Before leaving us in 2001 at the tragically ripe young age of 49, writer Douglas Adams bestowed the much beloved Hitchhiker’s Guide to the Galaxy series upon us (a trilogy in five parts). And though it was the story of a confused Earthling named Arthur Dent and his unintentional adventures among space aliens, starships, impossible situations, cosmically awful poetry, and high-tech gadgetry, Adams wrote that even the low-tech towel had a very important place in the hierarchy of things that should always be carried upon one’s person at all times.
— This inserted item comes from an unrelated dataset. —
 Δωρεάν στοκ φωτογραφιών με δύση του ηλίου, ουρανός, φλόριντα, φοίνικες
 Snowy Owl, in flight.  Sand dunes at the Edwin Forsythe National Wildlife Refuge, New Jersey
“A towel, The Hitchhiker’s Guide to the Galaxy says, is about the most massively useful thing an interstellar hitchhiker can have. Partly it has great practical value. You can wrap it around you for warmth as you bound across the cold moons of Jaglan Beta; you can lie on it on the brilliant marble-sanded beaches of Santraginus V, inhaling the heady sea vapors; you can sleep under it beneath the stars which shine so redly on the desert world of Kakrafoon; use it to sail a miniraft down the slow heavy River Moth; wet it for use in hand-to-hand-combat; wrap it round your head to ward off noxious fumes or avoid the gaze of the Ravenous Bugblatter Beast of Traal (such a mind-boggingly stupid animal, it assumes that if you can’t see it, it can’t see you); you can wave your towel in emergencies as a distress signal, and of course dry yourself off with it if it still seems to be clean enough.” — Douglas Adams, The Hitchhiker’s Guide to the Galaxy
In honor of Douglas Adams’ contributions to the world (not just with his Hitchhiker’s Guide to the Galaxy series, but with projects from writing for Doctor Who to collaborating with Monty Python to wildlife conservation to naming a Pink Floyd album and beyond), we celebrate Towel Day every May 25th. But while we’re at it, why don’t we have a Towel Week? Seems perfectly reasonable. Happy Towel Week, everyone!